The market capitalization breakdown showcases a preference for mega and big-cap companies, which together constitute 58% of the portfolio. This is complemented by medium, small, and micro-cap exposures, ensuring some level of participation in the growth potential of smaller companies. The tilt towards larger companies is consistent with the portfolio's cautious profile, as these entities typically offer more stability and resilience during market downturns.

Risk vs. return

This chart shows the Efficient Frontier, calculated using your current assets with different allocation combinations. It highlights the best balance between risk and return based on historical data. "Efficient" portfolios maximize returns for a given risk or minimize risk for a given return. Portfolios below the curve are less efficient. This is informational and not a recommendation to buy or sell any assets.

Click on the colored dots to explore allocations.

The portfolio's current configuration is close to optimal for its risk level, with a potential for an expected return of 7.04% at a slightly adjusted risk level of 1.37%. This suggests that with minor adjustments, the portfolio could achieve a more favorable risk-return profile. Optimization, in this context, might involve rebalancing asset allocations or diversifying further across less correlated assets. The goal would be to maintain or slightly adjust the risk level while seeking to enhance returns.

Dividends Info

  • American Century ETF Trust 2.10%
  • Janus Detroit Street Trust - Janus Henderson AAA CLO ETF 5.50%
  • Invesco S&P 500® Momentum ETF 0.70%
  • Vanguard International High Dividend Yield Index Fund ETF Shares 3.90%
  • Weighted yield (per year) 2.42%

The dividend yields across the ETFs contribute to the portfolio's income, with a total yield of 2.42%. This is particularly beneficial for a cautious investor, providing a steady income stream alongside potential capital appreciation. The high yield from the Janus Henderson AAA CLO ETF stands out, supplementing the portfolio's income significantly. Dividend yields not only offer a return cushion during market dips but also compound over time, enhancing long-term portfolio growth.
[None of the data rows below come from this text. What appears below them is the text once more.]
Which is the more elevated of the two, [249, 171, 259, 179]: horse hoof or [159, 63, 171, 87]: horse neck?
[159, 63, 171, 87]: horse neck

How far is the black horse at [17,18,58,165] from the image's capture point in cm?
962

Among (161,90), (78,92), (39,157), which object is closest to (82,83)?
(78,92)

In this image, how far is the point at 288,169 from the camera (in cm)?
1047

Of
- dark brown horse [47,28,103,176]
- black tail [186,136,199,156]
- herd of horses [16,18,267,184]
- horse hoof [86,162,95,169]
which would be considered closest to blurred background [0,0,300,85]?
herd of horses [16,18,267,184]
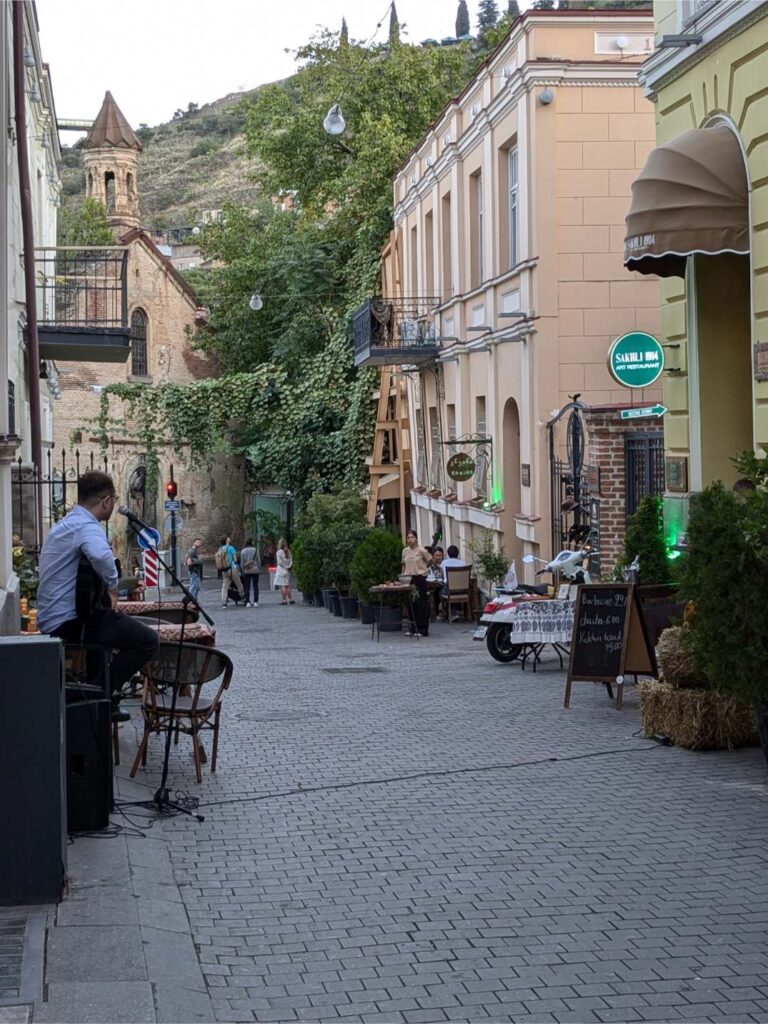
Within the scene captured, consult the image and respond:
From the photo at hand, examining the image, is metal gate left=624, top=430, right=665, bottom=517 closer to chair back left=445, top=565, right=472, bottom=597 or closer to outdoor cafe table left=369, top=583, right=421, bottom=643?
outdoor cafe table left=369, top=583, right=421, bottom=643

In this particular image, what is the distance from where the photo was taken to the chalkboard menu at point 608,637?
12320mm

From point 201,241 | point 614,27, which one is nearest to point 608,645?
point 614,27

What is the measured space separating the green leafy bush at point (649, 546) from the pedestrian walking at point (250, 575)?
2153cm

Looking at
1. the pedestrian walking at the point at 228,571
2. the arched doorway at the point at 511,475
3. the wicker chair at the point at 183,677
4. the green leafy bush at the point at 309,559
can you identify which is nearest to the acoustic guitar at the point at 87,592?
the wicker chair at the point at 183,677

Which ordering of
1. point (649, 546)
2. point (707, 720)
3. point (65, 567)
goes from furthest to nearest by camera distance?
point (649, 546) → point (707, 720) → point (65, 567)

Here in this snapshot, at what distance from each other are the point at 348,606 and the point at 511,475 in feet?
22.4

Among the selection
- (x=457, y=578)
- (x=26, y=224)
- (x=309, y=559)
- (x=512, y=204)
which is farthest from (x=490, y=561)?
(x=26, y=224)

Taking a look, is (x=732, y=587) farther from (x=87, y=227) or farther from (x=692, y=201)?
(x=87, y=227)

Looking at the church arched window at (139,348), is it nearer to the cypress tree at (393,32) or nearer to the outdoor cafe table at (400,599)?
the cypress tree at (393,32)

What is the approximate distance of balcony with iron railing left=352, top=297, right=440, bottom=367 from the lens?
29.2m

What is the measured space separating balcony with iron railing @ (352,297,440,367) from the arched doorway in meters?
5.48

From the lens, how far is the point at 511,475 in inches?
927

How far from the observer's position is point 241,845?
7.86 m

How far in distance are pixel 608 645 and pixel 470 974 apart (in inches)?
277
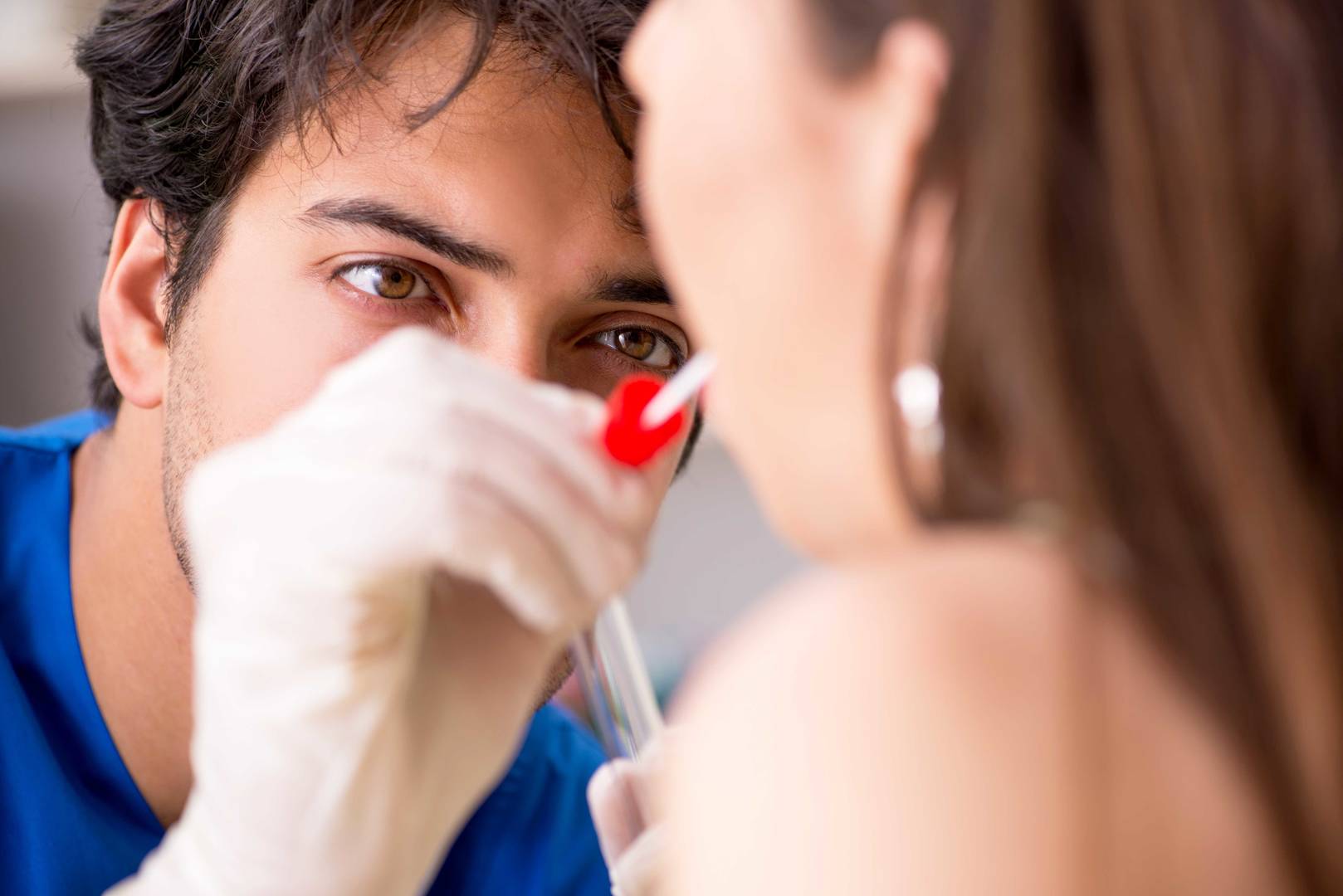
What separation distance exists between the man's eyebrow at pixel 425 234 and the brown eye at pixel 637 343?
0.16 meters

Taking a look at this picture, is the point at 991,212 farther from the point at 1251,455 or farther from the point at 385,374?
the point at 385,374

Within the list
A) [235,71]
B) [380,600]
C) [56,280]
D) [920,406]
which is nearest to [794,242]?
[920,406]

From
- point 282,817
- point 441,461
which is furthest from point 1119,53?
point 282,817

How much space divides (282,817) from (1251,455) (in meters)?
0.52

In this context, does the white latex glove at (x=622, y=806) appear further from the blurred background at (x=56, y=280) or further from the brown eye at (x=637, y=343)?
the blurred background at (x=56, y=280)

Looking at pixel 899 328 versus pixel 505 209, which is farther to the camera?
pixel 505 209

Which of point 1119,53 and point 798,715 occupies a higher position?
point 1119,53

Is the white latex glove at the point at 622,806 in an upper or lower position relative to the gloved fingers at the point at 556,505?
lower

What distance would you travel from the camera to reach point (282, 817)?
0.69m

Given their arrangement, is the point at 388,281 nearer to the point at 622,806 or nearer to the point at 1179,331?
the point at 622,806

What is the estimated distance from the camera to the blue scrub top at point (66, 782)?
1071 mm

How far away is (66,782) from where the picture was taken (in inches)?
43.3

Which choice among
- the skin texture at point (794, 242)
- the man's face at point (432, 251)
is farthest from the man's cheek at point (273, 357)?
the skin texture at point (794, 242)

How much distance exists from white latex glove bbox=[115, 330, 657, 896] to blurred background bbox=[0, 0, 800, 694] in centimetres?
134
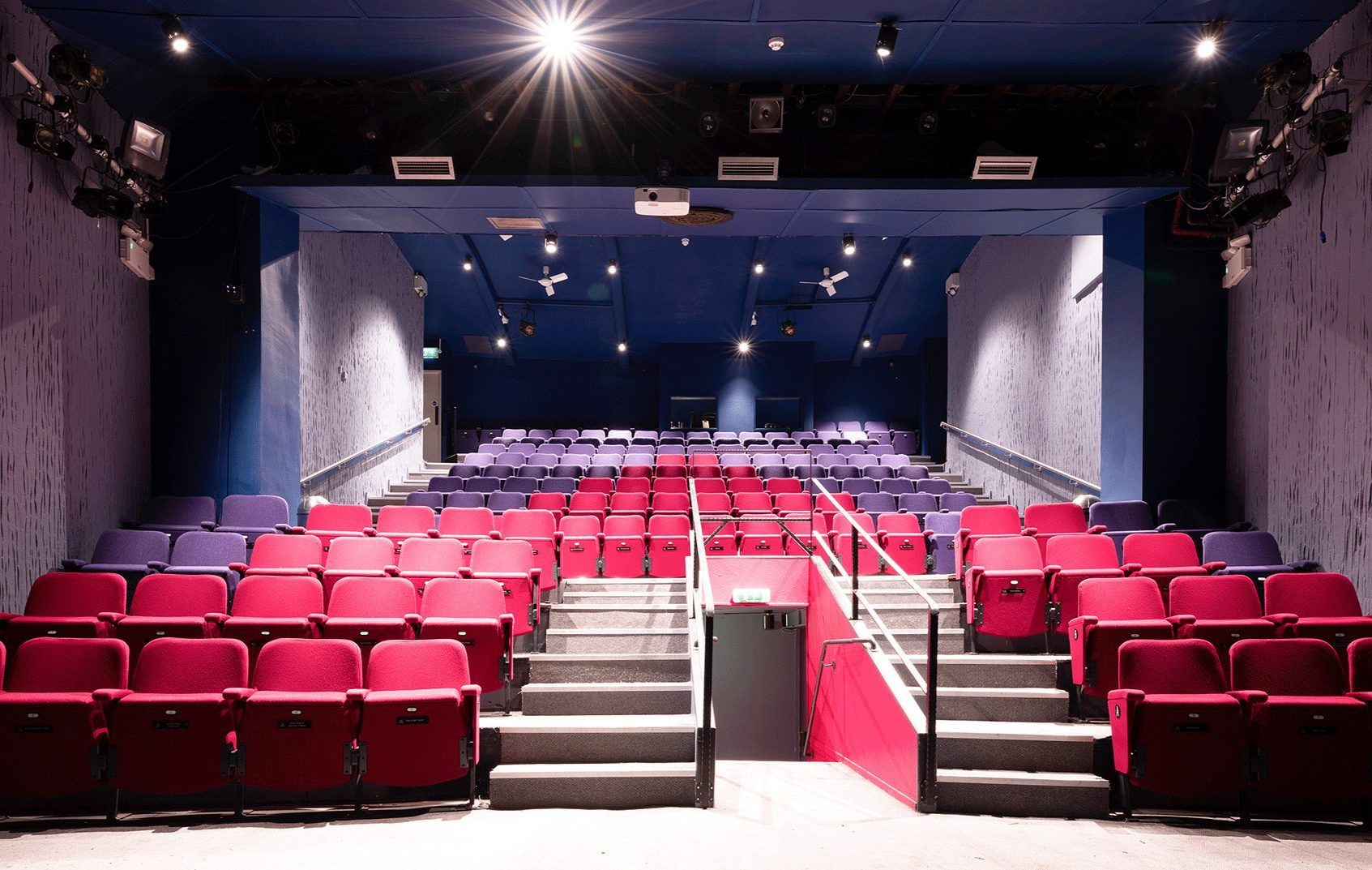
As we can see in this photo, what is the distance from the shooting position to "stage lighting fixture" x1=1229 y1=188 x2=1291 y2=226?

Ongoing product costs Info

  • American Century ETF Trust 0.26%
  • Janus Detroit Street Trust - Janus Henderson AAA CLO ETF 0.21%
  • Invesco S&P 500® Momentum ETF 0.13%
  • Vanguard International High Dividend Yield Index Fund ETF Shares 0.22%
  • Weighted costs total (per year) 0.19%

With a total expense ratio (TER) of 0.19%, the portfolio is cost-efficient, minimizing the drag on returns due to fees. This is crucial for long-term growth, as lower costs directly translate to higher net returns. The individual ETF costs are well below industry averages, reflecting well on the portfolio's construction with an eye towards minimizing overhead. Maintaining low costs while achieving a diversified and strategic asset allocation is commendable.